The BALCO opinion – which is by no means an outlier in Fourth Amendment jurisprudence – is a wake-up call for corporate America. First, BALCO demonstrates how the Government is willing to manipulate the means for compelling ESI to preclude the affected parties from challenging the scope of production or preventing the disclosure of private and privileged information.
Second, the case highlights a Government practice of reviewing data outside the scope of probable cause, which, in this case, allowed the Government to secure additional search warrants that it could not have obtained absent the sweeping "seizure and search." In such circumstances, there is no practical constraint on the Government's ability to use narrow search warrants to obtain enormous quantities of unrelated, protected data.
Third, BALCO effectively holds that any warrant authorizing the seizure of hardware necessarily permits a search of all data on that hardware, such that the courts are unlikely ever to deem any ESI warrant insufficiently "particular" to survive a Fourth Amendment challenge.
Possible Solutions To Overly Broad Seizures And Searches
Although there is no foolproof method for protecting a company against the possible ravages of an ESI search warrant, legal counsel (both outside and in-house) can work proactively with company executives (including CIOs) to minimize the likelihood of a damaging disclosure of privileged and confidential company information.
The less "aggressive" of the proactive steps – and one that companies should consider taking simply as a matter of good document management policy and procedure – is the electronic segregation of privileged data and of data implicating significant privacy concerns. This may involve a number of coordinated actions:
The more "radical" approach to ESI "self-help" is the encryption of privileged and otherwise protected data within the company's computer system. Data encryption comes in many forms, but, at base, all encryption systems require encryption codes (typically from software) and encryption keys (e.g., symmetric, public, one-time pads). The goal of any encryption program is to prevent unauthorized persons from accessing privileged and protected ESI.

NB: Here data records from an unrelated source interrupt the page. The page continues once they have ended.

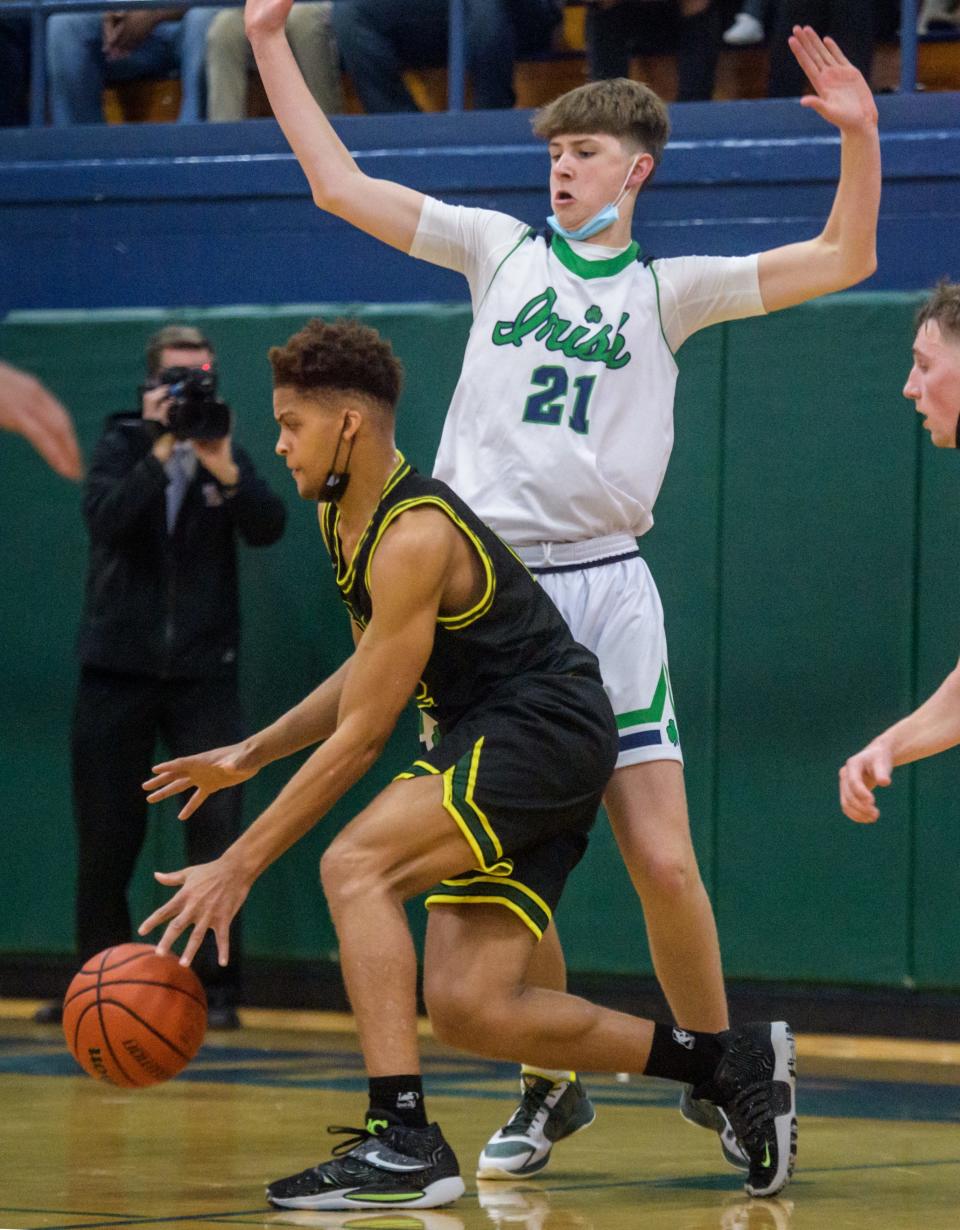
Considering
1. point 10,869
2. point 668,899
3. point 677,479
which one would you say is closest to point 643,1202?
point 668,899

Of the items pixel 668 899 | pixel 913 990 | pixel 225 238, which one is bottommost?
pixel 913 990

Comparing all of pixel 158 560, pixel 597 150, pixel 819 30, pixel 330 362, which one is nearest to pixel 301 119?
pixel 597 150

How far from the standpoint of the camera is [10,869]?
895 cm

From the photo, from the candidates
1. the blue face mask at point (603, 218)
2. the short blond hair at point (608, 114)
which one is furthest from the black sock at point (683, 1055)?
the short blond hair at point (608, 114)

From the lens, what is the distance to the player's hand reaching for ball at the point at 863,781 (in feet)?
14.1

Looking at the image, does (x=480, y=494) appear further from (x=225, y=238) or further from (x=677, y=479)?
(x=225, y=238)

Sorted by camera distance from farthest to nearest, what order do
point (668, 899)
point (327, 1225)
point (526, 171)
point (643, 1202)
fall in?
point (526, 171) → point (668, 899) → point (643, 1202) → point (327, 1225)

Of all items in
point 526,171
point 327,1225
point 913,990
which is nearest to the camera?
point 327,1225

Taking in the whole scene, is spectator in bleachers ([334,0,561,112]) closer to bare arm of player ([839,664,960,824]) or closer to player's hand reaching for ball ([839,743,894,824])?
bare arm of player ([839,664,960,824])

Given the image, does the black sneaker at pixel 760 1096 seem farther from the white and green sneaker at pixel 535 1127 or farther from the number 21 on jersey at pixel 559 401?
the number 21 on jersey at pixel 559 401

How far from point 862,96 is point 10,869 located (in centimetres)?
511

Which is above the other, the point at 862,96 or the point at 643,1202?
the point at 862,96

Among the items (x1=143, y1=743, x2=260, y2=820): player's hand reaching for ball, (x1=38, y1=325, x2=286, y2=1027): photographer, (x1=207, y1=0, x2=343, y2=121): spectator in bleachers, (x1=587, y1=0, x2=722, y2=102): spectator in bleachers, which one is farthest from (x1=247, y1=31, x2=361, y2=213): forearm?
(x1=207, y1=0, x2=343, y2=121): spectator in bleachers

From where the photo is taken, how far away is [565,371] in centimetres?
541
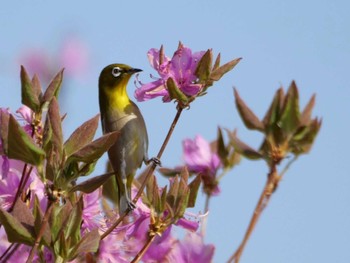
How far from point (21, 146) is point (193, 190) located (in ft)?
1.08

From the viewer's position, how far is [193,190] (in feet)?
4.41

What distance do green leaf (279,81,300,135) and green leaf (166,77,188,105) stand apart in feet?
0.52

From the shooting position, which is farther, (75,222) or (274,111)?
(274,111)

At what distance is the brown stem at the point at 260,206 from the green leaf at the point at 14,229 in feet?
0.94

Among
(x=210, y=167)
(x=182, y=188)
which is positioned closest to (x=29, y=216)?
(x=182, y=188)

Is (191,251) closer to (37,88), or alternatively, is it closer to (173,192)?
(173,192)

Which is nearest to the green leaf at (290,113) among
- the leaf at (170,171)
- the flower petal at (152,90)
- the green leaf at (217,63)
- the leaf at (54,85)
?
the green leaf at (217,63)

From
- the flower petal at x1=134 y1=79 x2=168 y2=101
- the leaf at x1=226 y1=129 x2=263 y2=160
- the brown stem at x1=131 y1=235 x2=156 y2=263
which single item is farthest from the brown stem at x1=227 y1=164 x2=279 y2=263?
the flower petal at x1=134 y1=79 x2=168 y2=101

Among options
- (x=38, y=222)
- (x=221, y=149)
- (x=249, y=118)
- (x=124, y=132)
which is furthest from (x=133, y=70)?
(x=38, y=222)

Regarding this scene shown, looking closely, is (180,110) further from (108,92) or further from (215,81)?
(108,92)

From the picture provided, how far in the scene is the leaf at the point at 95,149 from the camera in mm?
1087

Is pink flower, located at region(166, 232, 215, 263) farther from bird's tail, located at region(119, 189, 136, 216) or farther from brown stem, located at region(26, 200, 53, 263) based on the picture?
brown stem, located at region(26, 200, 53, 263)

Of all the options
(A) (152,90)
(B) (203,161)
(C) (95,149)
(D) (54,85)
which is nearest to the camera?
(C) (95,149)

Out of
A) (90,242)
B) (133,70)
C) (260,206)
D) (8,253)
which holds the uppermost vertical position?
(133,70)
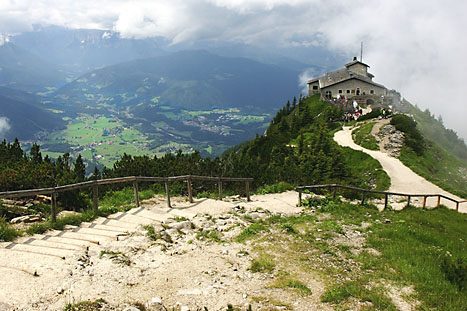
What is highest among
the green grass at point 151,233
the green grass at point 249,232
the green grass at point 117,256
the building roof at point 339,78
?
the building roof at point 339,78

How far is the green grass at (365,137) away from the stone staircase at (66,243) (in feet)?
112

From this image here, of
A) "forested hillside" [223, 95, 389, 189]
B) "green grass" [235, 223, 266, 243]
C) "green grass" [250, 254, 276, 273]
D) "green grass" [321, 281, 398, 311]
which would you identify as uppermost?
"forested hillside" [223, 95, 389, 189]

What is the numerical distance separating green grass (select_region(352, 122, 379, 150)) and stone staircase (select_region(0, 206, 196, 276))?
34250 mm

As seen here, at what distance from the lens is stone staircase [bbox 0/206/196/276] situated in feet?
24.9

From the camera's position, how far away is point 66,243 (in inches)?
366

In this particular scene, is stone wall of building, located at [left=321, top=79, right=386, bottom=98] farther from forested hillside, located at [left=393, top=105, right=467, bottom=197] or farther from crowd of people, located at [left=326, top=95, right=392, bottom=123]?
forested hillside, located at [left=393, top=105, right=467, bottom=197]

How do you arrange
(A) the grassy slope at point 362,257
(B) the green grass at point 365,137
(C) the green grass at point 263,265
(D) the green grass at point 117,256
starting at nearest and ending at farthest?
1. (A) the grassy slope at point 362,257
2. (D) the green grass at point 117,256
3. (C) the green grass at point 263,265
4. (B) the green grass at point 365,137

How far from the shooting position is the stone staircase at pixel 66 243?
24.9 feet

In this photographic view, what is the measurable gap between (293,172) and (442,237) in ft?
44.6

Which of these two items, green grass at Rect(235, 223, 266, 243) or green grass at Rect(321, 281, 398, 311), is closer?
green grass at Rect(321, 281, 398, 311)

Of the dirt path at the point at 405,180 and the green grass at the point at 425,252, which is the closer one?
the green grass at the point at 425,252

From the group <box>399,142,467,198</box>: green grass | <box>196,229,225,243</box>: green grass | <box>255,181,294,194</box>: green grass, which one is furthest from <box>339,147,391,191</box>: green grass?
<box>196,229,225,243</box>: green grass

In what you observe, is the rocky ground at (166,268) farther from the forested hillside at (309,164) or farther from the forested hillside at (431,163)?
the forested hillside at (431,163)

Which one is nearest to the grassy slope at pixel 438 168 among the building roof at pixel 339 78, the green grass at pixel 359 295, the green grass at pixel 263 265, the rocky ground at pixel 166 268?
the rocky ground at pixel 166 268
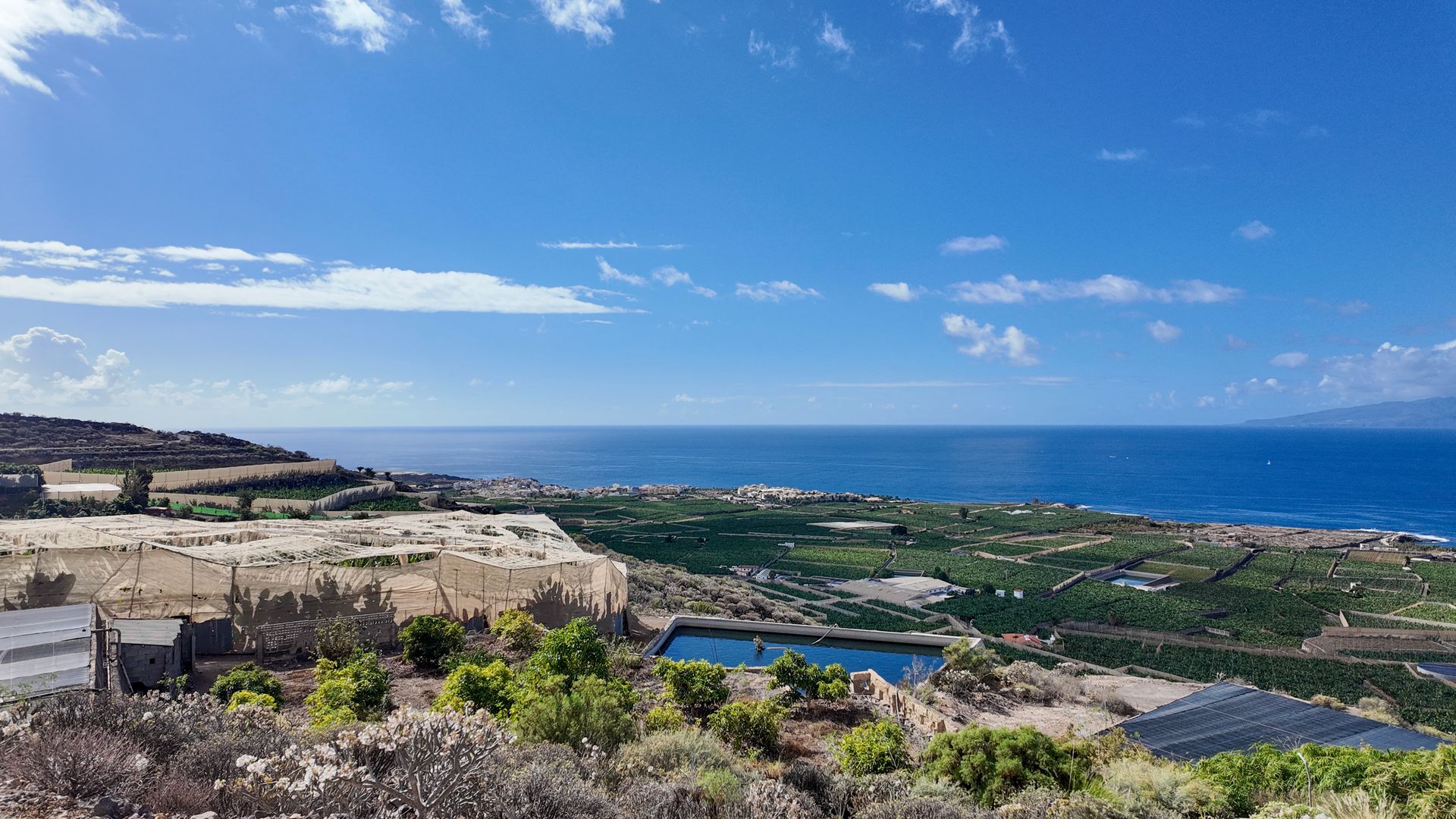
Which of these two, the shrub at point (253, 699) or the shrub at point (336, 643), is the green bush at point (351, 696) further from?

Let us suppose that the Government has executed a search warrant at a place of business and has seized both encrypted and unencrypted files for off-site review. How does the Government get access to the encrypted data? First, it can try to break the encryption, which, depending on the encryption method utilized, could be extraordinarily difficult and time-consuming.
Second, the Government can serve a grand jury subpoena demanding production of the encryption key. Unfortunately, a company has no Fifth Amendment rights and cannot refuse to comply with the subpoena. But all is not lost, because the company can still negotiate with the Government regarding the withholding of privileged materials and/or move to quash the subpoena. And pre-search negotiations beat post-search negotiations any day.
Third, even if the Government never serves a subpoena, it can still negotiate with the company over an appropriate protocol for a search of its ESI. Having gone through the dual processes of segregation and encryption, the company will be in an excellent position to establish that the encrypted information is legally protected from disclosure.
Government search and seizure in the digital age can pose serious problems for a company. Taking appropriate proactive steps, however, can help secure a company's privileged and protected information – and that of its clients or customers – against unwarranted intrusion from potentially overreaching Government investigators.